Faster and limitless Hunk archiving to S3 with Hadoop 2.6.0

We’ve learned that Hunk can archive Splunk buckets to HDFS and S3. In this post we’ll see how we can use the new S3 integration introduced in Apache Hadoop 2.6.0, to get better performance and avoid the 5GB file size upload limit.

Edit: While the title states “limitless” the actual limit of a single file object in S3 is currently 5TB.

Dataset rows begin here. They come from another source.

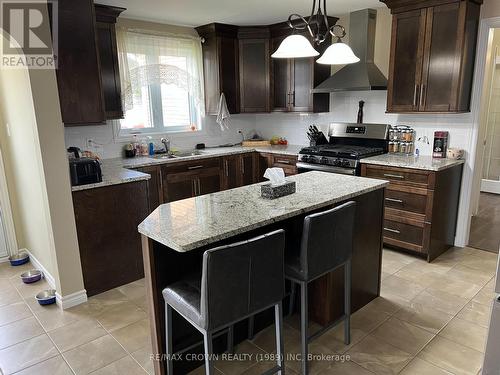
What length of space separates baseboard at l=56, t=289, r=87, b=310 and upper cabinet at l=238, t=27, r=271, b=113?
2985mm

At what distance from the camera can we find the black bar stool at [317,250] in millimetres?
1910

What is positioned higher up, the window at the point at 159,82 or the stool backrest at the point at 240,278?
the window at the point at 159,82

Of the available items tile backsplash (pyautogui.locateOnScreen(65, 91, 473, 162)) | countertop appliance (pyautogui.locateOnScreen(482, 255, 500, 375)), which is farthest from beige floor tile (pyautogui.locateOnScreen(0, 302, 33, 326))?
countertop appliance (pyautogui.locateOnScreen(482, 255, 500, 375))

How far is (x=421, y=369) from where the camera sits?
2090mm

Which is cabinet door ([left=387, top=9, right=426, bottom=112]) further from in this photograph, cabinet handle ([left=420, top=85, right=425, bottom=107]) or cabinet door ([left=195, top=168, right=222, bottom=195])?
cabinet door ([left=195, top=168, right=222, bottom=195])

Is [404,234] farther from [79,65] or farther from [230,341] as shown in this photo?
[79,65]

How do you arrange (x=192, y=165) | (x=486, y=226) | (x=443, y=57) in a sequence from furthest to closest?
(x=486, y=226)
(x=192, y=165)
(x=443, y=57)

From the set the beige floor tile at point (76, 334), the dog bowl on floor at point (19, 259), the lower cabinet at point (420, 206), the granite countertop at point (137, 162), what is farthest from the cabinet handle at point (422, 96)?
the dog bowl on floor at point (19, 259)

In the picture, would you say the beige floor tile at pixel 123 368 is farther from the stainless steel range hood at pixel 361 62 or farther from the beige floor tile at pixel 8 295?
the stainless steel range hood at pixel 361 62

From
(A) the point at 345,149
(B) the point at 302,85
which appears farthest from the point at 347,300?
(B) the point at 302,85

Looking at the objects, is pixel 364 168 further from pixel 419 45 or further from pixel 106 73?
pixel 106 73

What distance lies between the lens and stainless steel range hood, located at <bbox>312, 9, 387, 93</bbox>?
12.5 ft

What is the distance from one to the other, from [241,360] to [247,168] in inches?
111

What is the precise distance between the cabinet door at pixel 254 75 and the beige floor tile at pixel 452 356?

The new S3 filesystem – S3A

Apache Hadoop 2.6.0 incorporates a new S3 filesystem implementation which has better performance and supports uploads larger than 5GB. The new S3 filesystem is named S3A. It is used with Hadoop by configuring your paths with a s3a prefix like so: s3a://<bucket>/<path>. This should be familiar to you if you’ve used Hadoop + S3 before, where you’ve prefixed paths with s3:// or s3n://

Using S3A with Hunk

To use the S3A filesystem with Hunk you need to create a Hunk provider that points to Hadoop client libraries that has the S3AFileSystem java class, such as Apache Hadoop 2.6.0. Here’s how I configured a provider to use the S3A filesystem:

  1. Hadoop Home: /absolute/path/to/apache/hadoop-2.6.0
  2. vix.fs.s3a.access.key: <AWS access key>
  3. vix.fs.s3a.secret.key: <AWS secret key>
  4. vix.env.HADOOP_TOOLS: $HADOOP_HOME/share/hadoop/tools/lib
  5. vix.splunk.jars: $HADOOP_TOOLS/hadoop-aws-2.6.0.jar,$HADOOP_TOOLS/aws-java-sdk-1.7.4.jar,$HADOOP_TOOLS/jackson-databind-2.2.3.jar,$HADOOP_TOOLS/jackson-core-2.2.3.jar,$HADOOP_TOOLS/jackson-annotations-2.2.3.jar

Configuration details

Depending on your Hadoop distribution, you might not have to include extra jars in your classpath (step 4 and 5). We have to do it when using Apache Hadoop 2.6.0 because the S3AFileSystem.class and its dependencies are not included in the default classpath. Also note that the location and versions of your jars containing the S3AFileSystem.class may be different in your Hadoop distribution.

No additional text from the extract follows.